How to Include Multi-Disabled Children Into Activities

| | posted on:Multiple Disability

Teaching a student with multiple disabilities can be complicated, and becomes more so when the student is placed in a class with mainstream, able peers. In this setting, the teacher must not only ensure that the academic needs of the multi-disabled student are being met, but also that he is being accepted socially. Class activities present the chance to do both, and require continued, concerted efforts.


    • 1Consider the multi-disabled student’s abilities. To design activities of which the student is capable, consider not what she can’t do, but what she can do.
    • 2Modify activities as appropriate. If you are asking students to mix colors of paint, use this as a chance for a blind student to work on measurement and proportions, even though she may not be able to see the hues she is creating. Keep in mind that you might not be able to modify some activities. For example, if you are asking students to read information off of a color wheel, the activity can not be adapted effectively for a blind student.
    • 3Use assistive technology to help the disabled student complete the same work as his peers.
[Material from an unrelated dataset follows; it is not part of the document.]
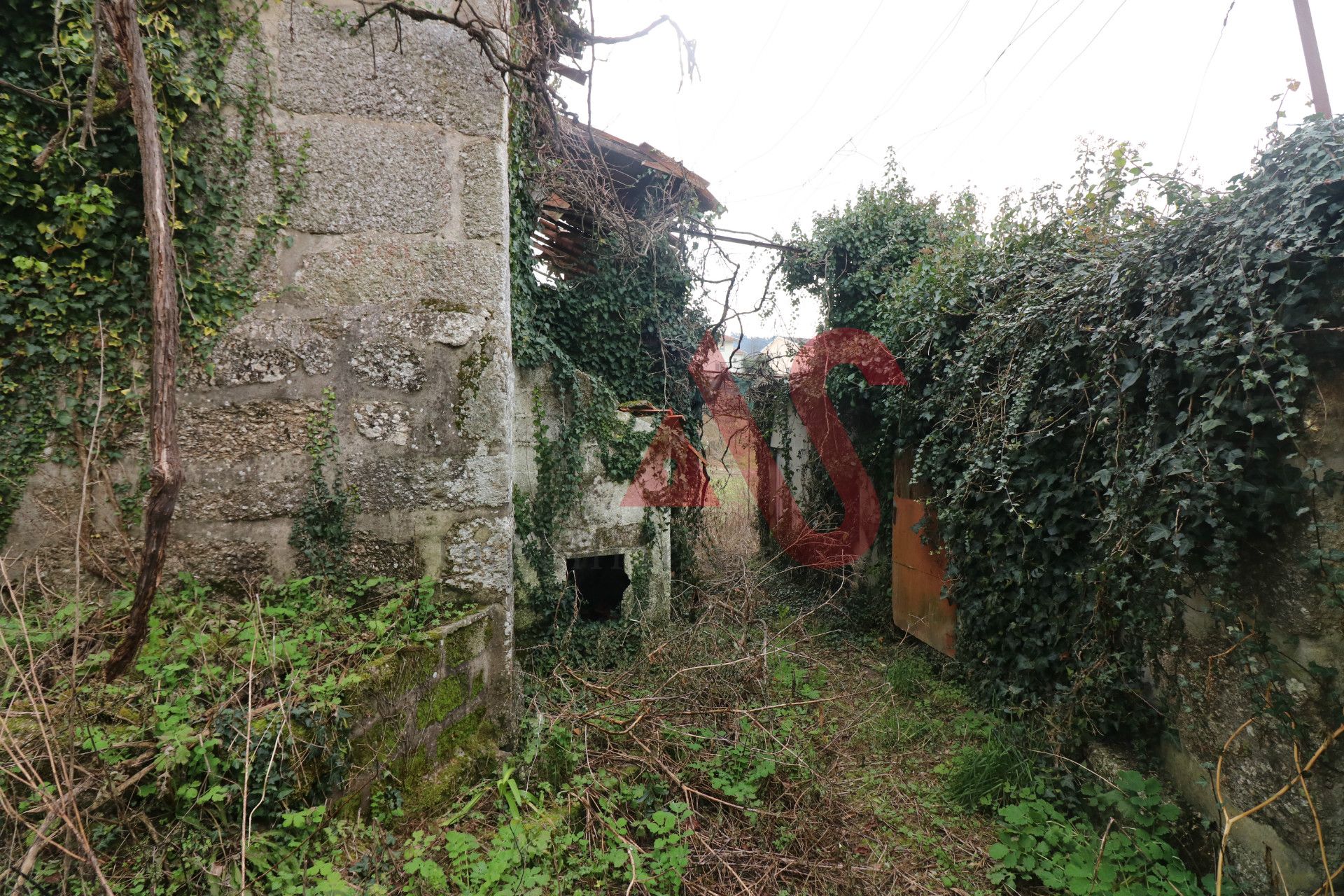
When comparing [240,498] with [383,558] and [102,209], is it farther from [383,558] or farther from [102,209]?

There is an array of technology that can make learning easier for disabled students. The student’s individualized education program (IEP) will likely contain information about appropriate tools. Consult this document as you plan.
    • 4Partner the student with a patient peer. Pick a peer who is kind and helpful, not one who will make the disabled student slow or inadequate. Speak with the selected partner in advance, explaining to him why you selected him, and that you feel that he is capable of helping the disabled student. This confidence boost will give the peer partner even more motivation to make the partnership a fruitful one.
    • 5Check on the student regularly. While you do not want to devote all of your attention to the disabled student, you should give her a bit more than her peers. Check with her and her partner frequently to ensure that any special needs are met.
    • 6Speak to unsupportive peers. If some classmates are rude to the disabled student, deal with this behavior immediately. Speak to these students on-one-on, discussing how disrespectful it is to belittle a peer who is less capable, and encouraging them to be more supportive. Threaten disciplinary consequences if the disrespectful behavior continues.
    • 7Celebrate the student’s successes — even if success for the disabled student is not be the same as success for his peers. Praise the student frequently both to make it clear that he is doing well, and to encourage his continued hard work.